■ **Problem**
Give back every line of the listing below word for word, leaving out the pictures.

■ **Given data**
------------

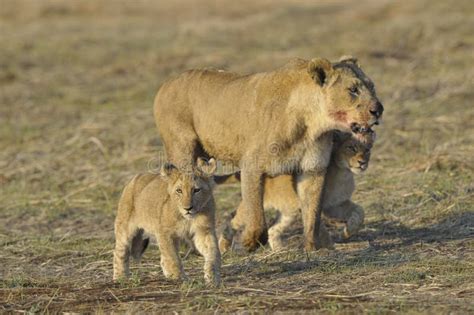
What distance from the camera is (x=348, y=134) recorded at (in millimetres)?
10398

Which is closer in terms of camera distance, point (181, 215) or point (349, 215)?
point (181, 215)

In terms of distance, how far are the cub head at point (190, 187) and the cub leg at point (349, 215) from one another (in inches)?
88.6

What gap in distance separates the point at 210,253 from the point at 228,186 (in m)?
4.74

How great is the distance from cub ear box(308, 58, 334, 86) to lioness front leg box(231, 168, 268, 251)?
38.8 inches

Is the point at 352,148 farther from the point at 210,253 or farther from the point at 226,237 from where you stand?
the point at 210,253

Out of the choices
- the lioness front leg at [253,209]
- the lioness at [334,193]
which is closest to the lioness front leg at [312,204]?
the lioness at [334,193]

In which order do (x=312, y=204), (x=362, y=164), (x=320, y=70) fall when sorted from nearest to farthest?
(x=320, y=70)
(x=312, y=204)
(x=362, y=164)

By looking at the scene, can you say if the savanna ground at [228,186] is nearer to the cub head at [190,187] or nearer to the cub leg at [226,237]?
the cub leg at [226,237]

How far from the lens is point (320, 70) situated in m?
9.73

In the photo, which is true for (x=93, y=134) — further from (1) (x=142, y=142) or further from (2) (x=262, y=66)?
(2) (x=262, y=66)

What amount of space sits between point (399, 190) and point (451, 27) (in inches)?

------------

■ **Answer for the task**
What distance from the camera is (x=348, y=134) recorded at (in millimetres)?
10398

Which is closer in terms of camera distance, point (181, 215) or point (349, 215)?
point (181, 215)

In terms of distance, how far are the cub head at point (190, 187) and the cub leg at point (349, 215) from one another (in inches)?
88.6

What gap in distance separates the point at 210,253 from the point at 228,186 (in m)?
4.74

How great is the distance from cub ear box(308, 58, 334, 86) to lioness front leg box(231, 168, 268, 251)?
38.8 inches

Is the point at 352,148 farther from the point at 210,253 or farther from the point at 226,237 from where you stand?
the point at 210,253

Out of the choices
- the lioness front leg at [253,209]
- the lioness at [334,193]
which is closest to the lioness front leg at [312,204]?
the lioness at [334,193]

In which order do (x=312, y=204), (x=362, y=164), (x=320, y=70) fall when sorted from nearest to farthest?
(x=320, y=70)
(x=312, y=204)
(x=362, y=164)

By looking at the scene, can you say if the savanna ground at [228,186] is nearer to the cub head at [190,187] or nearer to the cub leg at [226,237]?
the cub leg at [226,237]

How far from the lens is point (320, 70) situated in m?
9.73

In the photo, which is true for (x=93, y=134) — further from (1) (x=142, y=142) or further from (2) (x=262, y=66)?
(2) (x=262, y=66)

What amount of space sits between point (399, 190) and point (451, 27) (in inches)?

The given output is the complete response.